The Astana team has declined to comment on a report in Gazzetta dello Sporton Monday which claimed that Dr. Michele Ferrari had visited the squad's training camp at Montecatini Terme in November of last year.
Citing information gleaned from the long-running Padova doping inquiry, Gazzetta reports that investigators photographed Ferrari meeting with members of the team outside the hotel one night in November 2013. A spokesman for Astana said that the team had no comment to make on the allegation when contacted by Cyclingnews on Monday morning.
Ferrari has been banned for life by both the Italian Olympic Committee (CONI) and USADA, and it is expressly forbidden for athletes to avail of his services as a coach. In the past three years, CONI has sanctioned riders for frequenting the doctor, including Astana's Michele Scarponi (then at Lampre), who was given a three-month ban in late 2012.

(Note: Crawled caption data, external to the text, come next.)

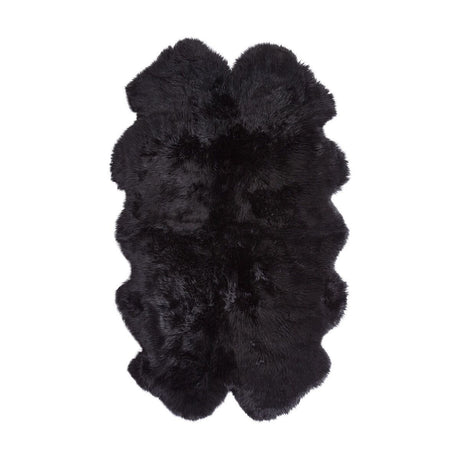 New Zealand Sheepskin | Long Wool | Rug 180x110 cm Black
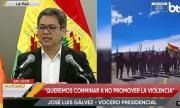Gobierno advierte cárcel para quienes porten armas y dinamita; denuncia que dirigente de Ponchos Rojos convocó a marcha con fusiles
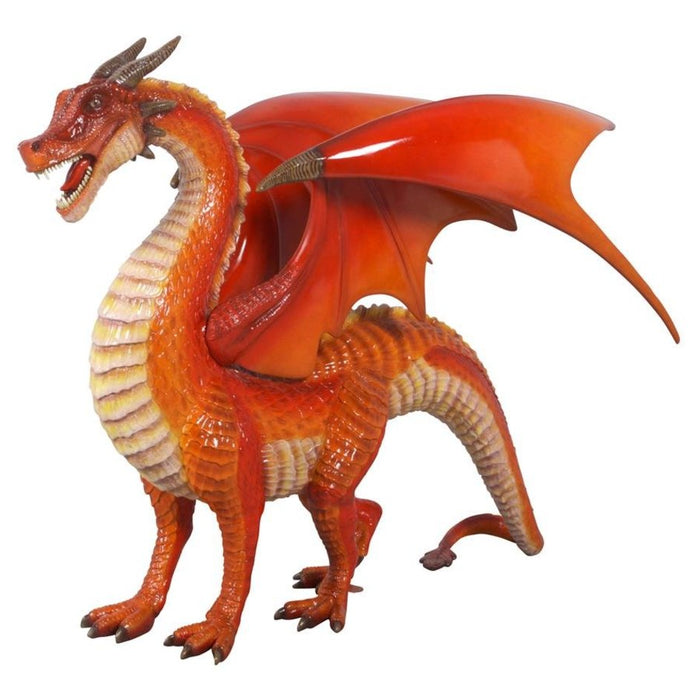 Design Toscano The Red Welsh Crystal Dragon Statue: Large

The news of Ferrari's alleged visit comes as the UCI Licence Commission deliberates over Astana's future in the WorldTour following a spate of recent positive tests, two on the WorldTour team and three on the since-suspended Continental outfit. The Licence Commission has said that it is undertaking a review of Astana's "management and anti-doping policies," suggesting that general manager Alexandre Vinokourov's doping past could be taken into consideration.
Vinokourov was himself coached by Ferrari prior to his positive test for blood doping at the 2007 Tour de France but he has indicated that he will not speak to the Cycling Independent Reform Commission on his career. A final decision on Astana's WorldTour licence is expected by Wednesday of this week.
Gazzetta does not name the Astana members who met with Ferrari in November 2013, but the newspaper stresses that Tour de France winner Vincenzo Nibali was not among them. In the 500-page report compiled by the Padova inquiry, Gazzetta says, there "isn't a line, nothing, that talks of a relationship between Nibali and Ferrari. There was no contact between the rider and the doctor."
Led by magistrate Benedetto Roberti, the Padova investigation has been open since 2010 and is centred on Ferrari's activities. The inquiry has involved phone taps, house searches and the seizure of bank records and has already led to the suspensions of Scarponi, Filippo Pozzato and Giovanni Visconti for their links to Ferrari.
In October 2012, it was also reported that the Padova inquiry had uncovered a large money laundering and tax evasion system linked to the doping investigation, which involved at least 20 athletes.
According to Monday's Gazzetta, some 90 riders are named in the over 500 pages of documents that Padova investigators have sent to CONI.